Problem statement: Copy out every line of the listing below word for word, leaving out the pictures.

━━━━━━━━━━━━━━━━

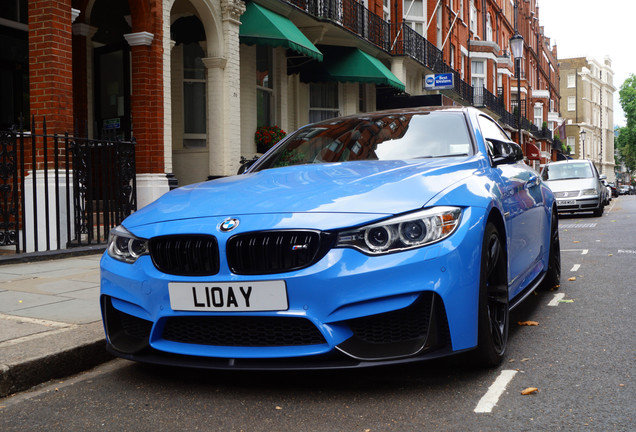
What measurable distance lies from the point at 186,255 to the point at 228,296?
328 millimetres

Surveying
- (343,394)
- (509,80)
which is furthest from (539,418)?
(509,80)

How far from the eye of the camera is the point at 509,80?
160ft

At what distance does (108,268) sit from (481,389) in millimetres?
2006

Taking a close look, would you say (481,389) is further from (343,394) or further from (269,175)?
(269,175)

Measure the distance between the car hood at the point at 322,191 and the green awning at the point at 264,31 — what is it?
10034 mm

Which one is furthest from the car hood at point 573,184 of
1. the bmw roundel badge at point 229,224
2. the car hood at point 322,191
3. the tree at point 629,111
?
the tree at point 629,111

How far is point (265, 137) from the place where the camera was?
15914 mm

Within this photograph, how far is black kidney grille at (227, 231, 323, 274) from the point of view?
3166mm

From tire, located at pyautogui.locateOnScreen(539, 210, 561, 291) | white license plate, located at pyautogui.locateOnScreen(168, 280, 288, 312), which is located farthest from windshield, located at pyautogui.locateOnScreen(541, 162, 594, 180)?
white license plate, located at pyautogui.locateOnScreen(168, 280, 288, 312)

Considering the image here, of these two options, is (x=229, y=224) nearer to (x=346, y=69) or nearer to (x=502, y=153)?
(x=502, y=153)

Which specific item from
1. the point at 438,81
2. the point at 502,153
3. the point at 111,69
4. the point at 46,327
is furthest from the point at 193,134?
the point at 438,81

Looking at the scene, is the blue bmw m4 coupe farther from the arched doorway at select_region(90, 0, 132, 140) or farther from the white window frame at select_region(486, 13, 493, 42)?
the white window frame at select_region(486, 13, 493, 42)

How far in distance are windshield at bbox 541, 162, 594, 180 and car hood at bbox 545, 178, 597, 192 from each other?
17.6 inches

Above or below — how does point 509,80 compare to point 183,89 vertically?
above
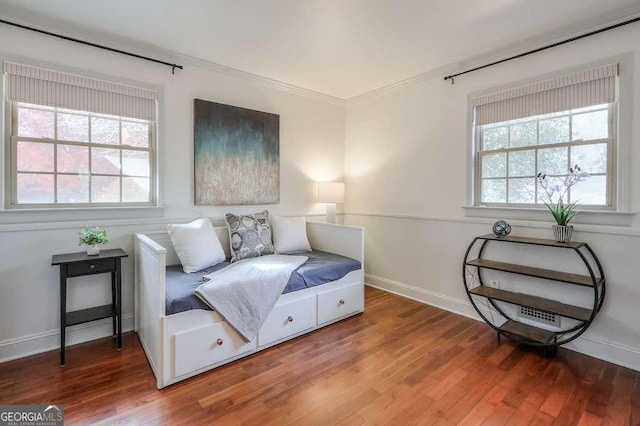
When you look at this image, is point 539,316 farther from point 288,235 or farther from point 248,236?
point 248,236

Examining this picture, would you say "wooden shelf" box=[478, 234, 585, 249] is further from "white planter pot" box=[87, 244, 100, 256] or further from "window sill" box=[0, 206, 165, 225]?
"white planter pot" box=[87, 244, 100, 256]

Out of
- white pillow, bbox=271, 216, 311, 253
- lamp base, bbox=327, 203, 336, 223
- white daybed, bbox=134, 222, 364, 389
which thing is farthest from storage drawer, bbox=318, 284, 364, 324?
lamp base, bbox=327, 203, 336, 223

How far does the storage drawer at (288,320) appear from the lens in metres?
2.38

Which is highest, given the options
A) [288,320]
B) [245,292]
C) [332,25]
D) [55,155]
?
[332,25]

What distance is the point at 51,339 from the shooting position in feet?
7.76

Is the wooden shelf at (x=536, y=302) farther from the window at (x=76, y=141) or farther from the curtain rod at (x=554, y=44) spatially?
the window at (x=76, y=141)

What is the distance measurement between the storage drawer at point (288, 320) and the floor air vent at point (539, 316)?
171 centimetres

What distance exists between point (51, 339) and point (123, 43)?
2380mm

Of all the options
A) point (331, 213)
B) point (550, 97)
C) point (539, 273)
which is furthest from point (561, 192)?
point (331, 213)

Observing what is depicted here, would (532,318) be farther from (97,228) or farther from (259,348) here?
(97,228)

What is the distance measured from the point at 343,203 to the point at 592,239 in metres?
2.58

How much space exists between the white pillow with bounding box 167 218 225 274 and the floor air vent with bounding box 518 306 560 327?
8.36 feet

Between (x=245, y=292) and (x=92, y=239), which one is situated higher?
(x=92, y=239)

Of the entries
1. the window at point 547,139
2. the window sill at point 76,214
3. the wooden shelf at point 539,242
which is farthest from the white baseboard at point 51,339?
the window at point 547,139
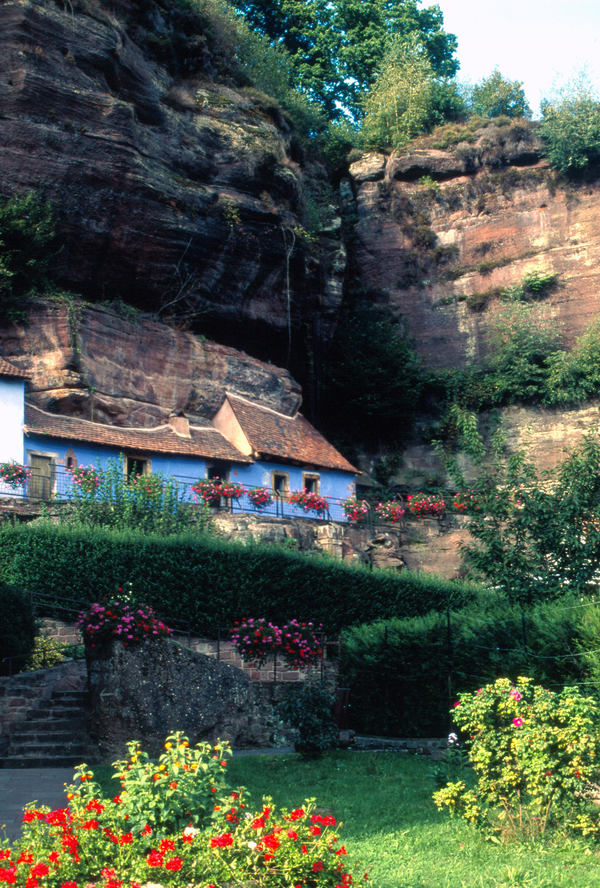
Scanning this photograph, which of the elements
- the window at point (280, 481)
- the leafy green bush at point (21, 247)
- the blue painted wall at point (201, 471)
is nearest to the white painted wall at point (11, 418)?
the blue painted wall at point (201, 471)

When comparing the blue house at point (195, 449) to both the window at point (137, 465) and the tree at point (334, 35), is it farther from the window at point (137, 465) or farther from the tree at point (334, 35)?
the tree at point (334, 35)

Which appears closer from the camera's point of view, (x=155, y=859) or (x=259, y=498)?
(x=155, y=859)

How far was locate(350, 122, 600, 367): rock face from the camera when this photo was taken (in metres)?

━━━━━━━━━━━━━━━━

Written solution:
What measurable distance lies from the point at 186,255 to the point at 228,296?
328 millimetres

Surveying
- (343,394)
- (509,80)
which is furthest from (539,418)?
(509,80)

How far from the eye of the camera is the point at 509,80?
160ft

At what distance does (108,268) sit from (481,389) in millimetres?
2006

Taking a close look, would you say (481,389) is further from (343,394) or further from (269,175)?
(269,175)

Measure the distance between the car hood at the point at 322,191 and the green awning at the point at 264,31 — what is it?
10034 mm

Which one is furthest from the car hood at point 573,184 of
1. the bmw roundel badge at point 229,224
2. the car hood at point 322,191
3. the tree at point 629,111
?
the tree at point 629,111

How far is point (265, 137) from the place where the camera was?
15914 mm

Within this photograph, how far is black kidney grille at (227, 231, 323, 274) from the point of view?
3166mm

From tire, located at pyautogui.locateOnScreen(539, 210, 561, 291) | white license plate, located at pyautogui.locateOnScreen(168, 280, 288, 312), which is located farthest from windshield, located at pyautogui.locateOnScreen(541, 162, 594, 180)?
white license plate, located at pyautogui.locateOnScreen(168, 280, 288, 312)

Considering the image here, of these two options, is (x=229, y=224) nearer to (x=346, y=69) or nearer to (x=502, y=153)?
(x=502, y=153)

Which specific item from
1. the point at 438,81
2. the point at 502,153
3. the point at 111,69
4. the point at 46,327
is furthest from the point at 193,134?
the point at 438,81

Looking at the scene, is the blue bmw m4 coupe farther from the arched doorway at select_region(90, 0, 132, 140) or farther from the white window frame at select_region(486, 13, 493, 42)?
the white window frame at select_region(486, 13, 493, 42)

How far in distance are windshield at bbox 541, 162, 594, 180 and car hood at bbox 545, 178, 597, 192 from each other?
17.6 inches

Above or below — how does point 509,80 compare to point 183,89 vertically?
above
When you look at this image, is point 539,316 farther from point 288,235 or farther from point 248,236?
point 248,236

Examining this picture, would you say "wooden shelf" box=[478, 234, 585, 249] is further from "white planter pot" box=[87, 244, 100, 256] or further from "window sill" box=[0, 206, 165, 225]?
"white planter pot" box=[87, 244, 100, 256]

Out of
- white pillow, bbox=271, 216, 311, 253
- lamp base, bbox=327, 203, 336, 223
- white daybed, bbox=134, 222, 364, 389
which thing is farthest from storage drawer, bbox=318, 284, 364, 324?
lamp base, bbox=327, 203, 336, 223

How far does the storage drawer at (288,320) appear from the lens in metres?
2.38

Which is highest, given the options
A) [288,320]
B) [245,292]
C) [332,25]
D) [55,155]
?
[332,25]

What distance is the point at 51,339 from the shooting position in feet?
7.76

Is the wooden shelf at (x=536, y=302) farther from the window at (x=76, y=141) or farther from the curtain rod at (x=554, y=44) spatially?
the window at (x=76, y=141)

What is the distance measurement between the storage drawer at point (288, 320) and the floor air vent at point (539, 316)?
171 centimetres

What distance exists between point (51, 339) and point (123, 43)?
2380mm

Of all the options
A) point (331, 213)
B) point (550, 97)
C) point (539, 273)
which is furthest from point (561, 192)?
point (331, 213)

Observing what is depicted here, would (532,318) be farther from (97,228) or farther from (259,348) here?
(97,228)

What is the distance measured from the point at 343,203 to the point at 592,239 in metres?
2.58

How much space exists between the white pillow with bounding box 167 218 225 274 and the floor air vent with bounding box 518 306 560 327?
8.36 feet

Between (x=245, y=292) and (x=92, y=239), which one is situated higher?
(x=92, y=239)

Of the entries
1. the window at point 547,139
2. the window sill at point 76,214
3. the wooden shelf at point 539,242
which is farthest from the white baseboard at point 51,339?
the window at point 547,139
Scanning this photograph, which of the elements
- the window at point (280, 481)
- the leafy green bush at point (21, 247)
- the blue painted wall at point (201, 471)
is nearest to the white painted wall at point (11, 418)?
the blue painted wall at point (201, 471)

When comparing the blue house at point (195, 449) to both the window at point (137, 465) and the tree at point (334, 35), is it farther from the window at point (137, 465) or farther from the tree at point (334, 35)?
the tree at point (334, 35)

Which appears closer from the camera's point of view, (x=155, y=859) or (x=259, y=498)?
(x=155, y=859)

How far was locate(350, 122, 600, 367): rock face from the camera when this photo was taken (in metres)?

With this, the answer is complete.